Last year, GE launched a pilot program that lets its employees choose between a Mac notebook and a PC desktop. The program is not well-known, and only 1,000 employees have chosen a Mac over a PC. This number is expected to rise as more employees become aware of this option, and new employees join GE because they consider the company's policy to be contemporary.
Apple faces an uphill battle as it tries to make inroads into the corporate marketplace. Microsoft may be losing some consumer appeal, but it has entrenched itself into business. Even the progressive GE has about 300,000 computers, most of which are still Windows-powered PCs. If it's a Windows Machine, it most likely has Microsoft Office and ties into Microsoft's server software. Apple has iWork and Lion Server, but they can't compete with the functionality and support offered by Office and Windows Server 2008.

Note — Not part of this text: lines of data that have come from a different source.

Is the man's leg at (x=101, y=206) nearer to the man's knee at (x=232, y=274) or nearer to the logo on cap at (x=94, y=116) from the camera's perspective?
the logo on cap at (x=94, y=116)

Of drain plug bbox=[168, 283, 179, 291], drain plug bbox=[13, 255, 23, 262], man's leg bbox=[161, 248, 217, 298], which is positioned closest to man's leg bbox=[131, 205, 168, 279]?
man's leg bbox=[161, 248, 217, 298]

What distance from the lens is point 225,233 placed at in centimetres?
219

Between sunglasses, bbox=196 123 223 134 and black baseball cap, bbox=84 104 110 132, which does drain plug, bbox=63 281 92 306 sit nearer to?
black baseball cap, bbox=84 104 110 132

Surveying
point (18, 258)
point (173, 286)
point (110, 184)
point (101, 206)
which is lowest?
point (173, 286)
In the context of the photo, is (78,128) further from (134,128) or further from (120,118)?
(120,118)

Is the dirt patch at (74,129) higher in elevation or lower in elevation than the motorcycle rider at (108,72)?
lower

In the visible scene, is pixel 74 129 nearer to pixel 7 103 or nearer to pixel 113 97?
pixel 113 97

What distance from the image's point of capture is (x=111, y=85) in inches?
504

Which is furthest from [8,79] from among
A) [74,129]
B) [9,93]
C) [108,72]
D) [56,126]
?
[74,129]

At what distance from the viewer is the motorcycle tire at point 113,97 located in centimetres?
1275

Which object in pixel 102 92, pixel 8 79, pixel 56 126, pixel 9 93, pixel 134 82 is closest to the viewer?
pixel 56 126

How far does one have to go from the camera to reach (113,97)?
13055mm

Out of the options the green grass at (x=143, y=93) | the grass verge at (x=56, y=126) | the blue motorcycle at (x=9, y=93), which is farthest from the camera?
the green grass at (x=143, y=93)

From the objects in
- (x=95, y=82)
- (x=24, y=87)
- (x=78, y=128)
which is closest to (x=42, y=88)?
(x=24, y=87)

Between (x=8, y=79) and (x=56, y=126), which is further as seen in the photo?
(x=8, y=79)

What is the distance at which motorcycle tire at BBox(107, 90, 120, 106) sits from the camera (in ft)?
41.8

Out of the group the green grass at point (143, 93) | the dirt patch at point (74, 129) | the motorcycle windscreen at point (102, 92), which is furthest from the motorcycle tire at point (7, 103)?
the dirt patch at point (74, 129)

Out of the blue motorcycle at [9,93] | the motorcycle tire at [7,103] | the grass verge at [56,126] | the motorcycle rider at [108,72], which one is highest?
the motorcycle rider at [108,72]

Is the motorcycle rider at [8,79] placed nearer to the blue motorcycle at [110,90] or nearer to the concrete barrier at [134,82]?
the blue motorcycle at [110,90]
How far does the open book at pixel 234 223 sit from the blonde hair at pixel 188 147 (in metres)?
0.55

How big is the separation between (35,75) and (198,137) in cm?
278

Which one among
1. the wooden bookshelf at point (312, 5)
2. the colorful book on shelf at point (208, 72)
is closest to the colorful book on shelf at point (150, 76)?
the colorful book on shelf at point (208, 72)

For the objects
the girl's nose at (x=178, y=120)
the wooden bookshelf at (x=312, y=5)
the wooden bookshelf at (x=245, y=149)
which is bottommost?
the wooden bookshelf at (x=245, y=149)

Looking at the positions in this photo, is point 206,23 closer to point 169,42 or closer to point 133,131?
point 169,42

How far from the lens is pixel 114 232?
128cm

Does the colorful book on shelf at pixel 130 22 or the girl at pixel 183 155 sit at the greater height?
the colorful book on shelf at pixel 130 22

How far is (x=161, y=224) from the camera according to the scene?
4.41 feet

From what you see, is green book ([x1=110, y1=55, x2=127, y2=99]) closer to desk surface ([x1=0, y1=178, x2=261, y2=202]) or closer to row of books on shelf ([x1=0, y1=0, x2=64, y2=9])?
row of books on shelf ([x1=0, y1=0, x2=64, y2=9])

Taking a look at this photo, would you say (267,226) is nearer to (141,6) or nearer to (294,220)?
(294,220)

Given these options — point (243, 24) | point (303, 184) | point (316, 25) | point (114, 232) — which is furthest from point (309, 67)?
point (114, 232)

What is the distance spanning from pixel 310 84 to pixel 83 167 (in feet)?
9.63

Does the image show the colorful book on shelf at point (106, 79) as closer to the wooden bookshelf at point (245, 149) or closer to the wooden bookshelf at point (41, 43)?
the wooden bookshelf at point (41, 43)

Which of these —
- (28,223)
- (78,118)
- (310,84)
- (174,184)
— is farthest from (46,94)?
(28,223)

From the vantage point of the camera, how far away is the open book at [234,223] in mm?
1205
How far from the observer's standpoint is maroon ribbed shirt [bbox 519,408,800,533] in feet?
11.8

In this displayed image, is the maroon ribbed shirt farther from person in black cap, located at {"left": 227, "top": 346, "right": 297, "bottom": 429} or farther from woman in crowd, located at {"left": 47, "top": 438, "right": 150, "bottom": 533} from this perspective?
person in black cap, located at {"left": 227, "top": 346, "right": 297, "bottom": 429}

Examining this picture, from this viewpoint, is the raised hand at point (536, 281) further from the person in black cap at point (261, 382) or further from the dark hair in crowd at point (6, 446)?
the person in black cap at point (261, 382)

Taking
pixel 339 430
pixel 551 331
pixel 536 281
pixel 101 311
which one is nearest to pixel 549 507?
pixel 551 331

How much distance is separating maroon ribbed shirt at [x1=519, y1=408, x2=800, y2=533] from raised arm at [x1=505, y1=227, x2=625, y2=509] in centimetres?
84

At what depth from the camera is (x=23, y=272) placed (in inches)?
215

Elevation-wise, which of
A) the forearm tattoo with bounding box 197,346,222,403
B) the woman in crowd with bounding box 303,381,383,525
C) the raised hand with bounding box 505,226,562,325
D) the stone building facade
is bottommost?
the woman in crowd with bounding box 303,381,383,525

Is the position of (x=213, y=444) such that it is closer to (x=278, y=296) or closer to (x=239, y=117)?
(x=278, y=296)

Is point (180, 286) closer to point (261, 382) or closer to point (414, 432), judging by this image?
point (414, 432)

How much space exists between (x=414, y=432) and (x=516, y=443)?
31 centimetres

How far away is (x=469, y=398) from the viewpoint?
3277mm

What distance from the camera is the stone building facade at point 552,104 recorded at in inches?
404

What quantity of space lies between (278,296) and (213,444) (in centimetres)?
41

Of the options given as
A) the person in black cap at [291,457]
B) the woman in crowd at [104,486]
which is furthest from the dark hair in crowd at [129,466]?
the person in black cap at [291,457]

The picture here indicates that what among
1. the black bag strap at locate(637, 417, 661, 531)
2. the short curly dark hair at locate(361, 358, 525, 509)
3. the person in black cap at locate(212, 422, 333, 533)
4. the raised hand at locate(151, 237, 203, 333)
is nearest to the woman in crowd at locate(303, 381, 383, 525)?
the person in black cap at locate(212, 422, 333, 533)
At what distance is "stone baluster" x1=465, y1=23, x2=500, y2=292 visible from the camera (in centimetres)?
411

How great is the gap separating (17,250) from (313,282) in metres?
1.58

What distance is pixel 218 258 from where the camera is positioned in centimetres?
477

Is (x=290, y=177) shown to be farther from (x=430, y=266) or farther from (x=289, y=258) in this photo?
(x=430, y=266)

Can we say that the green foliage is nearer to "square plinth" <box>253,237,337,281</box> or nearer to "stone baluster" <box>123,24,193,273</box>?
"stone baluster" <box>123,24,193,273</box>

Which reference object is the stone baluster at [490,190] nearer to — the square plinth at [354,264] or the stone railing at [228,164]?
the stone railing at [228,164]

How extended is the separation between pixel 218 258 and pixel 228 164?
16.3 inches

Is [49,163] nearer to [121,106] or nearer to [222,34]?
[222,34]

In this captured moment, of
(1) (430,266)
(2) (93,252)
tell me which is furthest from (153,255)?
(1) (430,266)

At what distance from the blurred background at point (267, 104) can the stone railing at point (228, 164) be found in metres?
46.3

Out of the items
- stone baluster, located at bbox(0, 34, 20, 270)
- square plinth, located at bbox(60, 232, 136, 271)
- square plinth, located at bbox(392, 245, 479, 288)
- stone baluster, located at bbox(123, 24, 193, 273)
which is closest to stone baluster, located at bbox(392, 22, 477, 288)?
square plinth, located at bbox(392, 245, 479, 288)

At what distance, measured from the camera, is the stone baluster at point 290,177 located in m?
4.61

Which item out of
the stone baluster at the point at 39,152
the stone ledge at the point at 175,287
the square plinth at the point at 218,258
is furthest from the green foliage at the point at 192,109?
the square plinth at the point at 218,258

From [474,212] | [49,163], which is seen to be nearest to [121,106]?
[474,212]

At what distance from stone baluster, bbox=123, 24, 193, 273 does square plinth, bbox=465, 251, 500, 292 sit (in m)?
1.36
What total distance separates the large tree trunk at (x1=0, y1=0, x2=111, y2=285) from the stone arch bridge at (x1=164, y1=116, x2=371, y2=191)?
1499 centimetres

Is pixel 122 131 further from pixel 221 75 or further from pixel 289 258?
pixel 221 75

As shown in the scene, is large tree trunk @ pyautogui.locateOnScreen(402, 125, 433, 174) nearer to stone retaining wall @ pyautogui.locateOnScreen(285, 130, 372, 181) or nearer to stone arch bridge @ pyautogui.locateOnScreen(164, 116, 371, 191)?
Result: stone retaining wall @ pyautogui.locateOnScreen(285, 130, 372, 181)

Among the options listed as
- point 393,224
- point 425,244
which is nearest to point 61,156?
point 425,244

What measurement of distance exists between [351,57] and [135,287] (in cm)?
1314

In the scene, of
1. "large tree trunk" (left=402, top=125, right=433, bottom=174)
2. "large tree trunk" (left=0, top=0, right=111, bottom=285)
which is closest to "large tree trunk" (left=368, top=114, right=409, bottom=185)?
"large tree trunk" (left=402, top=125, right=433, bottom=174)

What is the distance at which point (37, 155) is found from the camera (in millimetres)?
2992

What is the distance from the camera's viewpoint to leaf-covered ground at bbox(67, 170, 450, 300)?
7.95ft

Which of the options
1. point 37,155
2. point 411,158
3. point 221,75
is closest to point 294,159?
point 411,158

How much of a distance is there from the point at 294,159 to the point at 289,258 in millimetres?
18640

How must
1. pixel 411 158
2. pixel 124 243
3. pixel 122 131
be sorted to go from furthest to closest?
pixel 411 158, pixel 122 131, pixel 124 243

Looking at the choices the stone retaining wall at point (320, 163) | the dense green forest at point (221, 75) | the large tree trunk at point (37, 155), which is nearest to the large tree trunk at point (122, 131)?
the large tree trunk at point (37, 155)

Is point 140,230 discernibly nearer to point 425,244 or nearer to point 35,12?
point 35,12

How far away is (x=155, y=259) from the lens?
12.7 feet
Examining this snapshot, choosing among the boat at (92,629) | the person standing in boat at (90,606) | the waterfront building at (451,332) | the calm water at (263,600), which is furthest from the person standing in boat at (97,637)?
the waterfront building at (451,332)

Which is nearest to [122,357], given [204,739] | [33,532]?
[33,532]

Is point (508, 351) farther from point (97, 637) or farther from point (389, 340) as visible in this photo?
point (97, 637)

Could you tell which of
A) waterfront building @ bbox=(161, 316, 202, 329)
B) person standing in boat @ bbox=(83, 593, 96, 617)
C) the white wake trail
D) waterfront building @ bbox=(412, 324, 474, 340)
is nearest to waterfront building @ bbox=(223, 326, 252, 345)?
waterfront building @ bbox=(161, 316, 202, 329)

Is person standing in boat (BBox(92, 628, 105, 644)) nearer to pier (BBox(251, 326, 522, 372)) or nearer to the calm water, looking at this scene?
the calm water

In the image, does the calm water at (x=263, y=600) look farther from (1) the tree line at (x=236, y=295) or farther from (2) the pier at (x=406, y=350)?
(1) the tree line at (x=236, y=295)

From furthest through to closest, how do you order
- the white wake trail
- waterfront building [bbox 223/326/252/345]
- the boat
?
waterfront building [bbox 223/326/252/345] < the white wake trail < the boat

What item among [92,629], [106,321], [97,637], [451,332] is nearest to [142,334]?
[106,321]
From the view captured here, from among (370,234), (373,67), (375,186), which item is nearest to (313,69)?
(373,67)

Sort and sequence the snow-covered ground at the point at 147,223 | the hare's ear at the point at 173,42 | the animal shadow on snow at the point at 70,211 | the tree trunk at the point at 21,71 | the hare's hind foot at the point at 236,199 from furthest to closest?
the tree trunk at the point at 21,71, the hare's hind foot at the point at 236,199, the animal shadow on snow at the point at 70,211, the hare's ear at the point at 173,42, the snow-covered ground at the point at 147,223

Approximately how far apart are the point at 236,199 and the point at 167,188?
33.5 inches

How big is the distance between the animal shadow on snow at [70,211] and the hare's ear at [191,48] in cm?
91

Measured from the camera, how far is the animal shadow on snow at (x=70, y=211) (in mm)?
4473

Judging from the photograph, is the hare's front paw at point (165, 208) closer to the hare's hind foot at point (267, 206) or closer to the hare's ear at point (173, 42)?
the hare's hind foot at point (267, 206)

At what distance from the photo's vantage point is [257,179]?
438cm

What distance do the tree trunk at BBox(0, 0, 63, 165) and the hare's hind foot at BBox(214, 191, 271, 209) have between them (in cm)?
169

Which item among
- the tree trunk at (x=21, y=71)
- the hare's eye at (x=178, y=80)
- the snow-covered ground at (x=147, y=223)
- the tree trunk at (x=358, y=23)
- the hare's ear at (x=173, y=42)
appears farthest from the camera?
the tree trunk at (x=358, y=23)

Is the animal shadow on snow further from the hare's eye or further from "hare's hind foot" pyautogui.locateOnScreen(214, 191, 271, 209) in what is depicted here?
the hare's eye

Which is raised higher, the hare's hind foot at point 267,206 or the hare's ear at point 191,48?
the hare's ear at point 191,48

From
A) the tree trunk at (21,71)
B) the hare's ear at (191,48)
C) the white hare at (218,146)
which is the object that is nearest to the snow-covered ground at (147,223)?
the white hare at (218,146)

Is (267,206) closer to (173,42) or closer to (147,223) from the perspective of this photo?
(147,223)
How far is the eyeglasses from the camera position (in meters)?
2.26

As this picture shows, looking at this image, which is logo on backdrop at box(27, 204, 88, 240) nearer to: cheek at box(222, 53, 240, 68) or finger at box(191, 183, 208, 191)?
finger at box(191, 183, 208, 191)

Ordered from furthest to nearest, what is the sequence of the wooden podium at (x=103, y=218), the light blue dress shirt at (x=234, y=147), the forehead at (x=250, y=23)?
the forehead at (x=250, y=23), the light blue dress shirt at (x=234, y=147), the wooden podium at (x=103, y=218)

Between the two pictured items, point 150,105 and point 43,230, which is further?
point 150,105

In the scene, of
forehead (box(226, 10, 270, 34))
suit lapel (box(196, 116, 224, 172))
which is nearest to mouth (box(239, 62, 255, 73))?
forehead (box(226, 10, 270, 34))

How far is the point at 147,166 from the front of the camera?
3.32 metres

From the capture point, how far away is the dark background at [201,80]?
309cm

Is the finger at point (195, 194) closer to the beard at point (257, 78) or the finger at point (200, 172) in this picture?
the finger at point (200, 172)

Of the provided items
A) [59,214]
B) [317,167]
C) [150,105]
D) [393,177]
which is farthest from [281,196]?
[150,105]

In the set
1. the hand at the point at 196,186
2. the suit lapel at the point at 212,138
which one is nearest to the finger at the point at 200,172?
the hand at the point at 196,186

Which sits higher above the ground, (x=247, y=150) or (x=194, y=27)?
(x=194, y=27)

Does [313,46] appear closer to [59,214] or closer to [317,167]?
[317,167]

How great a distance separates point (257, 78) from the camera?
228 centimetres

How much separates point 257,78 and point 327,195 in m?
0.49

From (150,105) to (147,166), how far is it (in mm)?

Cost may also be a factor that limits Apple's infiltration into the corporate marketplace. In this lean economy, companies may not have the funds to buy Mac hardware and opt for an inexpensive PC. If Apple wants to unseat Microsoft, it may have to significantly discount its hardware to entice frugal companies to switch.
Though the numbers are small, it still is gratifying to see businesses offering Macs to employees who want them. If enough Macs make their way into circulation, perhaps this much-needed business productivity and server software will develop around the platform.